記事詳細

【中原英臣 あの医療情報ウソ?ホント!】新型コロナの“特効薬”になる可能性も 「スーパー中和抗体」とは (1/2ページ)

 新型コロナウイルス感染症の特効薬になる可能性が高いと思われる新薬が開発されました。富山大学の仁井見英樹准教授や岸裕幸教授たちの研究グループが作成したもので、ひとつの抗体で多くの変異株の感染を防ぐことができることから「スーパー中和抗体」と命名されました。
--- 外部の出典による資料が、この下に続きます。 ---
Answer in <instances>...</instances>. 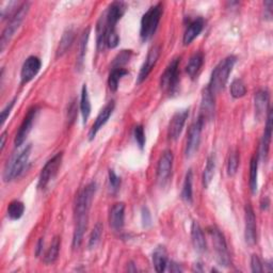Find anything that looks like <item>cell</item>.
Returning a JSON list of instances; mask_svg holds the SVG:
<instances>
[{
  "mask_svg": "<svg viewBox=\"0 0 273 273\" xmlns=\"http://www.w3.org/2000/svg\"><path fill=\"white\" fill-rule=\"evenodd\" d=\"M237 58L235 56H228L214 69L211 81H209V85L207 87L214 95L220 93L225 88L229 74L232 73Z\"/></svg>",
  "mask_w": 273,
  "mask_h": 273,
  "instance_id": "obj_1",
  "label": "cell"
},
{
  "mask_svg": "<svg viewBox=\"0 0 273 273\" xmlns=\"http://www.w3.org/2000/svg\"><path fill=\"white\" fill-rule=\"evenodd\" d=\"M162 12H163L162 5L157 4L151 7L148 11L143 14L140 29V37L143 42L151 40L155 35L157 28H158Z\"/></svg>",
  "mask_w": 273,
  "mask_h": 273,
  "instance_id": "obj_2",
  "label": "cell"
},
{
  "mask_svg": "<svg viewBox=\"0 0 273 273\" xmlns=\"http://www.w3.org/2000/svg\"><path fill=\"white\" fill-rule=\"evenodd\" d=\"M30 153H31V144H28L18 155L13 156L12 159L8 161L5 172H4L5 182L12 181L24 172V169L26 167L29 160Z\"/></svg>",
  "mask_w": 273,
  "mask_h": 273,
  "instance_id": "obj_3",
  "label": "cell"
},
{
  "mask_svg": "<svg viewBox=\"0 0 273 273\" xmlns=\"http://www.w3.org/2000/svg\"><path fill=\"white\" fill-rule=\"evenodd\" d=\"M180 62L181 58H175L161 75L160 87L163 92L169 95H173L178 89L180 83Z\"/></svg>",
  "mask_w": 273,
  "mask_h": 273,
  "instance_id": "obj_4",
  "label": "cell"
},
{
  "mask_svg": "<svg viewBox=\"0 0 273 273\" xmlns=\"http://www.w3.org/2000/svg\"><path fill=\"white\" fill-rule=\"evenodd\" d=\"M29 10V3H24L19 9L16 11V13L10 19L8 26L5 28L2 39H0V50L4 51L6 46L9 44V42L14 37L15 32L18 30V28L24 22V19L28 13Z\"/></svg>",
  "mask_w": 273,
  "mask_h": 273,
  "instance_id": "obj_5",
  "label": "cell"
},
{
  "mask_svg": "<svg viewBox=\"0 0 273 273\" xmlns=\"http://www.w3.org/2000/svg\"><path fill=\"white\" fill-rule=\"evenodd\" d=\"M208 233L212 237L213 245H214V248L216 251L217 260L219 262V265L228 267L230 264H232V261H230L229 253H228V250H227V245H226V241H225L223 234L220 232V229H218L215 226L209 227Z\"/></svg>",
  "mask_w": 273,
  "mask_h": 273,
  "instance_id": "obj_6",
  "label": "cell"
},
{
  "mask_svg": "<svg viewBox=\"0 0 273 273\" xmlns=\"http://www.w3.org/2000/svg\"><path fill=\"white\" fill-rule=\"evenodd\" d=\"M62 158H63V153H58L45 163L39 177L38 188L41 189V190L45 189L50 184V182L56 177L62 163Z\"/></svg>",
  "mask_w": 273,
  "mask_h": 273,
  "instance_id": "obj_7",
  "label": "cell"
},
{
  "mask_svg": "<svg viewBox=\"0 0 273 273\" xmlns=\"http://www.w3.org/2000/svg\"><path fill=\"white\" fill-rule=\"evenodd\" d=\"M96 192V184L90 183L79 193L75 203V217H89L93 197Z\"/></svg>",
  "mask_w": 273,
  "mask_h": 273,
  "instance_id": "obj_8",
  "label": "cell"
},
{
  "mask_svg": "<svg viewBox=\"0 0 273 273\" xmlns=\"http://www.w3.org/2000/svg\"><path fill=\"white\" fill-rule=\"evenodd\" d=\"M203 125H204V123L199 119H197L191 125L190 129H189L187 144H186V151H185L187 158H191V157L194 156V154L198 150L199 143H201V133H202Z\"/></svg>",
  "mask_w": 273,
  "mask_h": 273,
  "instance_id": "obj_9",
  "label": "cell"
},
{
  "mask_svg": "<svg viewBox=\"0 0 273 273\" xmlns=\"http://www.w3.org/2000/svg\"><path fill=\"white\" fill-rule=\"evenodd\" d=\"M126 11V5L121 2H115L112 3L108 10L103 16L101 19L104 20L105 27L107 29H115L119 20L122 18Z\"/></svg>",
  "mask_w": 273,
  "mask_h": 273,
  "instance_id": "obj_10",
  "label": "cell"
},
{
  "mask_svg": "<svg viewBox=\"0 0 273 273\" xmlns=\"http://www.w3.org/2000/svg\"><path fill=\"white\" fill-rule=\"evenodd\" d=\"M38 111H39V109L37 107L31 108L28 111V113L25 117L22 125H20V127H19V129L16 133V136H15L14 143H15L16 148H19V146L26 141L28 134L30 133L31 129H32V126H33V123L36 121Z\"/></svg>",
  "mask_w": 273,
  "mask_h": 273,
  "instance_id": "obj_11",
 このことを受けて、6月16日に富山大学の齋藤滋学長は会見を開き、「治療薬開発にとって大きなインパクトがある研究成果なので、研究成果で終わらせずに国民に使っていただきたい」と述べました。

 この「スーパー中和抗体」は、複数の変異株を防ぐことができる抗体で、英国型(アルファ株)、南アフリカ型(ベータ株)、インド型(デルタ株)、ブラジル型(ガンマ株)に対する効果が確認されています。

 研究グループは中和抗体の量がとくに多い新型コロナウイルス感染症から回復した患者さんの血液から「B細胞」と呼ばれる抗体を作る細胞を抽出したうえで、このB細胞の遺伝子を組み換えて複数の変異株を防ぐ抗体の作成に成功しました。